BEGINNINGS: I started running in 2000. I just wanted to get in good shape and have a goal to look forward to after so many kids! They're 11, 12, 14 and 15.
MOTIVATORS: There was an article in the paper that said, 'If you've ever dreamed of running a marathon, do it for us, the Arthritis Society.' It was in Dublin, Ireland, so that's what I did. It was October 2000. I started a 16-week training program through the Arthritis Society. They provided a trainer and coach for the whole group. My next marathon is for the Canadian Diabetes Association, Dec. 11th. The hardest thing with doing these marathons is the fundraising. For this marathon, I have to raise $6,000. I'm at about $2,000. If people want to help out they can contact the diabetes association themselves and just say they want to give a donation in my name. My staff sergeant, Dick Shantz, actually has diabetes, so I'm running in honour of him.
BOOSTERS: Being a police officer, you have to be physically fit. And running is a great time to just get out and relax, spend quality time. It's easy to do, it's inexpensive. Especially with the shift work, I find that when you work out you feel better and you're healthier so you're not as tired and fatigued. I don't get the full eight to 10 hours like you're supposed to, but I still have really good energy so I chalk that up to working out.

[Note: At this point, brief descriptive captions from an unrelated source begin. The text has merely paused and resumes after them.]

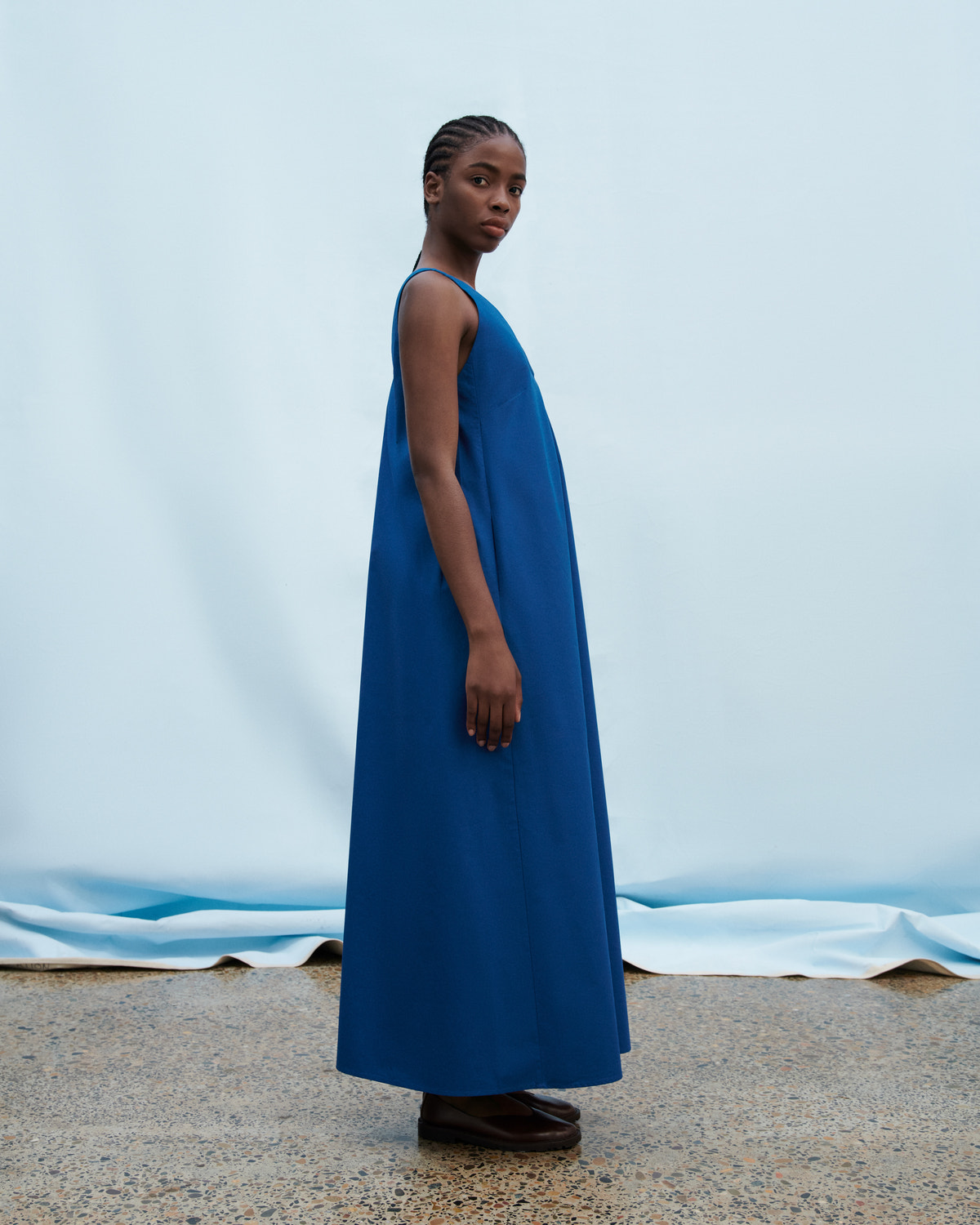 A model wearing a sleeveless, floor-length blue dress stands in profile against a light blue backdrop with a draped fabric floor.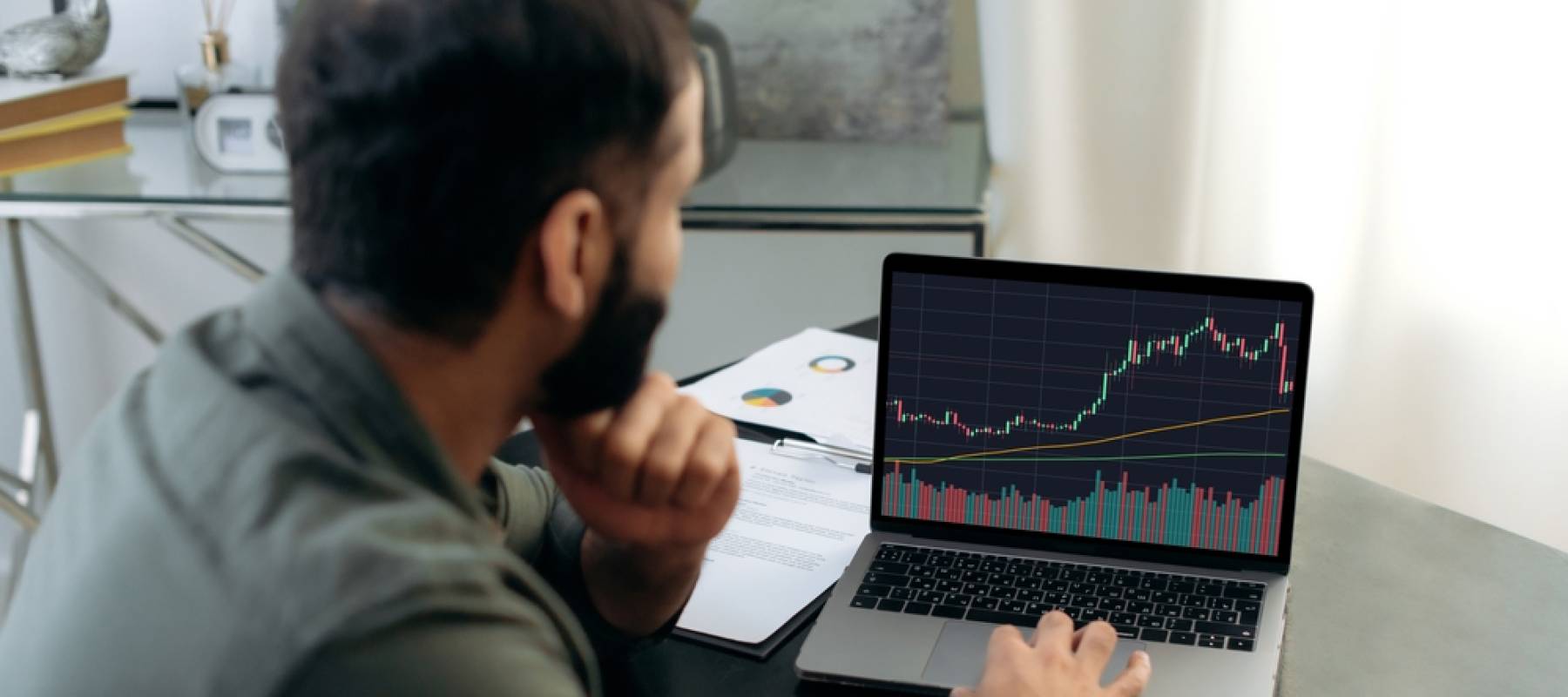 Smart broker investor, uses a laptop to analyze the financial market of cryptocurrencies, invests in e-currency, buys or sells crypto coins, analyzes financial data, predicts stock market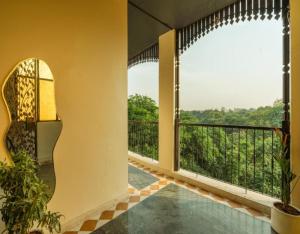 a room with a balcony with a view at Minimalist One Hauz Khas Village in New Delhi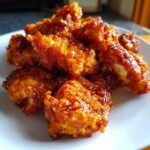 Close-up of crispy, glazed pieces of Air Fryer Orange Chicken piled on a white plate.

TRAINING: We're just kind of starting into the training (for the marathon) so we do a short run a week, hills or speed training once a week. We're up to 13 kilometres now in our long runs per week. The Running Room group goes every Thursday night and Sunday morning. I do that but if I'm working or doing shift work, then I just fit it in on my own time, before work or after, depending on what the shift is. And I work out at the Mill Woods station, usually on the elliptical trainer, just a bit of a break on your knees. It's nice for cross training, instead of that constant pounding on your knees.
ROUTES: Any route in the river valley.
PREFERENCES: I usually have a friend I run with all the time. I like to chat. It passes the time.
HIGH & LOWS: Dublin was great. You meet people from all over the world, hear other people's stories. My time was four and a half hours. Completing that one and crossing the finish line was amazing. A low: sometimes when you're trudging out there and the weather is just crappy and you know you have to do 20 miles or whatever. But once you get out there, you usually feel better.
GEAR: I seem to always use Saucony. They have great arch support. And I used to use a heart-rate monitor, but I went scuba diving, wore my watch and blew it up so I haven't bought a new one.